Das Bundesverfassungsgericht beschließt Dinge, die für ganz Deutschland gelten. Ich möchte Ihnen gern antworten, lieber Kollege Tischendorf. Wer ist denn, bitte schön, an den Regierungen in Berlin und Brandenburg beteiligt? Meines Erachtens sind es SPD und LINKE. Wie sind denn dort die Regelungen in diesen Ländern, für die das Bundesverfassungsgericht auch urteilt? In Berlin wurden gerade vor 14 Tagen oder drei Wochen zehn offene Sonntage beschlossen, meine Damen und Herren.
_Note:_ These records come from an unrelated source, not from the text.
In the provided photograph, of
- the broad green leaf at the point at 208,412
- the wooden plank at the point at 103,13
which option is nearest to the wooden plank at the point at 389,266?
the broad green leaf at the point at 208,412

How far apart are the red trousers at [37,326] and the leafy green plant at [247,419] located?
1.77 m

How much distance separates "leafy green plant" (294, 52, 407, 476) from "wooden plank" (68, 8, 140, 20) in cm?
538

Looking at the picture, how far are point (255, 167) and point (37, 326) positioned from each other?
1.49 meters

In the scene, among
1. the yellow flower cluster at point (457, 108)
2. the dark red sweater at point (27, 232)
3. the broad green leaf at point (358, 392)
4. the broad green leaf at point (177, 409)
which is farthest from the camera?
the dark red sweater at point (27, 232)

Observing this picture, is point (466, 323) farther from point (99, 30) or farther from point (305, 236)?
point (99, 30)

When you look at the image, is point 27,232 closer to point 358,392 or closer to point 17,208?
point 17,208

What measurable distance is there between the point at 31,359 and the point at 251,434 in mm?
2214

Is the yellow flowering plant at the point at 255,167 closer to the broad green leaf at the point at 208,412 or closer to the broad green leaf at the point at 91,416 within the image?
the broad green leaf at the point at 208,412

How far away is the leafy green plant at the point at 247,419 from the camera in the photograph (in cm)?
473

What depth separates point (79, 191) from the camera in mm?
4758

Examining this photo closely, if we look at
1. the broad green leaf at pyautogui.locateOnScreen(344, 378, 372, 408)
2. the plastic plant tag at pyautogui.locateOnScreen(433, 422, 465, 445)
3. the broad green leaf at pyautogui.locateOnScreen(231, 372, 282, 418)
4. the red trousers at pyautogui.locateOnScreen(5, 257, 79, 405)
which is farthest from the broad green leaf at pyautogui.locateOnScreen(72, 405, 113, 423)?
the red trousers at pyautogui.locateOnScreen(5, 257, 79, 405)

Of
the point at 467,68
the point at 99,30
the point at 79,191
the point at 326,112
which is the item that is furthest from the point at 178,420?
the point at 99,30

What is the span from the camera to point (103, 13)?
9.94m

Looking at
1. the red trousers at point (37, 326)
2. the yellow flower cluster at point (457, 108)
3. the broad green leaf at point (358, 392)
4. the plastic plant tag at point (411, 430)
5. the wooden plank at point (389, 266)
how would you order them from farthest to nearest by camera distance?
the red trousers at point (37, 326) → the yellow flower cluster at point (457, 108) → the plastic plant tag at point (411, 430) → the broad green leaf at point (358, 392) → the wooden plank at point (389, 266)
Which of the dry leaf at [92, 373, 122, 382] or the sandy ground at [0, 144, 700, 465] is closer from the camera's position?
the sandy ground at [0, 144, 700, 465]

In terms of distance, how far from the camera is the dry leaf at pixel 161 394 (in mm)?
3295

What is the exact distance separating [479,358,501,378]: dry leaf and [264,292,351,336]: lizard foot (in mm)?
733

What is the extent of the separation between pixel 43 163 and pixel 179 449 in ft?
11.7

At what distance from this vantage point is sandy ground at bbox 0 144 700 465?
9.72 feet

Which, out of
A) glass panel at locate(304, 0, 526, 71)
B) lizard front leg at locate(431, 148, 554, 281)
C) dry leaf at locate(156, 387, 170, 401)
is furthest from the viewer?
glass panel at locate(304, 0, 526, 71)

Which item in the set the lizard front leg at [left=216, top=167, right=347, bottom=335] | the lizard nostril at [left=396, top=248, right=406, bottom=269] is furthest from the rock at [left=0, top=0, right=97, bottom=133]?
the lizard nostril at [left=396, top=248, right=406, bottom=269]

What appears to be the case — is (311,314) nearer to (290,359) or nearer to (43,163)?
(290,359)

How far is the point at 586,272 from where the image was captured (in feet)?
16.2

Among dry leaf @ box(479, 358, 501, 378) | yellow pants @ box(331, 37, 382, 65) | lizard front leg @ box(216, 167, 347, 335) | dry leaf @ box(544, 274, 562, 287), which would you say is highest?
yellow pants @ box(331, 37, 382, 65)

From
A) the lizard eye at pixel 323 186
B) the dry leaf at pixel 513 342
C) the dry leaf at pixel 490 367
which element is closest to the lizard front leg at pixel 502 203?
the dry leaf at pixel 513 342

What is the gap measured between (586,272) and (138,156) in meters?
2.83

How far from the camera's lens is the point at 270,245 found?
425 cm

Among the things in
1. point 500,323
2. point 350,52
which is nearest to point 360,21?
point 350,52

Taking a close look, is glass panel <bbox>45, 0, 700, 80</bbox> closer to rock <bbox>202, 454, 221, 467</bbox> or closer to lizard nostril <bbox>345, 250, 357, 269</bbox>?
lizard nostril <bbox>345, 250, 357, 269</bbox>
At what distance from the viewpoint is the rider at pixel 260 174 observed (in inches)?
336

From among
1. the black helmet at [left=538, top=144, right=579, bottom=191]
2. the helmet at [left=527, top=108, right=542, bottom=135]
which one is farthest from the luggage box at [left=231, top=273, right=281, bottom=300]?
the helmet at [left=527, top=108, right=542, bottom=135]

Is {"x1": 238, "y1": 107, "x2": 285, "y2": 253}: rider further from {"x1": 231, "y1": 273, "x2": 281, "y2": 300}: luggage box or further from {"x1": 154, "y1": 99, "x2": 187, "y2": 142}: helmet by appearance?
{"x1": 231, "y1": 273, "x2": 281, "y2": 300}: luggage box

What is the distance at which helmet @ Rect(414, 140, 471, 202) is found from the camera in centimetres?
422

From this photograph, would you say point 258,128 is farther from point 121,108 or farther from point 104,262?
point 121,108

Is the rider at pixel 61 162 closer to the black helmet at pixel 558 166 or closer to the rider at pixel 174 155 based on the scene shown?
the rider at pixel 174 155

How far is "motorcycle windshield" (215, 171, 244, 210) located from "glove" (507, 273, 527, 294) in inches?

In Brandenburg haben wir sechs verkaufsoffene Sonntage, und Sie, lieber Kollege Tischendorf, haben argumentiert, es ist verfassungswidrig, dass irgendwo eine Autowaschanlage am Sonntag aufmachen darf. Sind Sie schon einmal durch Brandenburg gefahren, wo Sie mitregieren? Dort haben die Autowaschanlagen geöffnet. Das heißt, Ihre Genossen dort verhalten sich alle verfassungswidrig? Also, wenn dem so ist, dann empfehle ich, auf Ihrem Bundesparteitag die Genossen zur Ordnung zu rufen und dafür zu sorgen, dass die Verfassungsgerichtsurteile auch in diesen schlimmen, abtrünnigen, gesetzlosen Ländern durchgesetzt werden.